:: Extrait ::
CHAPITRE 5 : DES DISPOSITIONS TESTAMENTAIRES

SECTION 1 :

DES REGLES GENERALES SUR LA FORME DES TESTAMENTS

ARTICLE 51

Toute personne pourra disposer par testament, soit sous le titre de legs, soit sous toute autre dénomination propre à manifester sa volonté.

 

ARTICLE 52

Un testament ne pourra être fait dans le même acte par ceux ou plusieurs personnes, soit au profit d’un tiers, soit à titre de disposition réciproque et mutuelle.

 

ARTICLE 53

Un testament pourra être olographe, ou fait par acte public ou dans la forme mystique.

 

ARTICLE 54

Le testament olographe ne sera point valable, s’il n’est écrit en entier, daté et signé de la main du testateur ; il n’est assujetti à aucune autre forme.

 

ARTICLE 55

Le testament par acte public est reçu par un notaire.

 

ARTICLE 56

Il est dicté par le testateur. Le notaire l’écrit lui-même ou le fait écrire à la main ou mécaniquement.

Il doit en être donné lecture au testateur et fait du tout mention expresse.

Le testament ainsi établi doit être signé par le testateur et le notaire.

Si le testateur déclare qu’il ne sait ou ne peut signer, il sera fait dans l’acte mention expresse de sa déclaration ainsi que de la cause qui l’empêche de signer.

 

ARTICLE 57

Lorsque le testateur voudra faire un testament mystique, l’enveloppe qui contiendra ses dispositions sera close, cachetée et scel­lée.

Le testateur la présentera ainsi close, cachetée et scellée, au notaire et il déclarera que le contenu de l’enveloppe est son testament. Il devra, en outre, indiquer s’il est signé de lui et écrit par lui ou par un autre, en affirmant dans ce dernier cas qu’il en a personnellement vérifié le libellé.

Il indiquera dans tous les cas le mode d’écriture employé (à la main ou mécanique).

:: Données recueillies ::

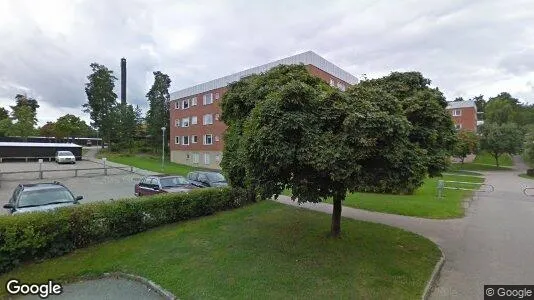 Lägenheter att hyra i Eskilstuna - Bild från Google Street View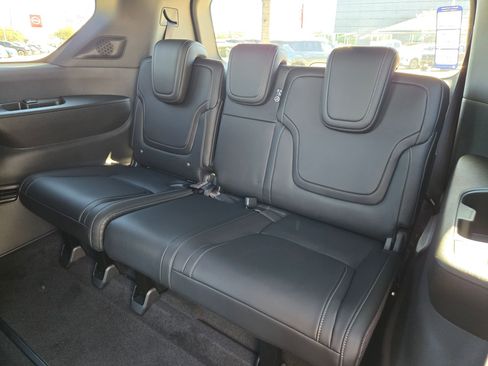 New 2026 Nissan Armada PRO-4X image 18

:: Série d'exercices ::
[1] Recopiez le passage de l'extrait sur les testaments qui commence aux mots "Un testament pourra" et s'arrête après "par un notaire.".
[2] Dans l'extrait sur les testaments, relevez toutes les formes qu'un testament peut prendre.

:: Corrigés ::
[1]
Un testament pourra être olographe, ou fait par acte public ou dans la forme mystique.

 

ARTICLE 54

Le testament olographe ne sera point valable, s’il n’est écrit en entier, daté et signé de la main du testateur ; il n’est assujetti à aucune autre forme.

 

ARTICLE 55

Le testament par acte public est reçu par un notaire.

[2]
- olographe
- par acte public
- dans la forme mystique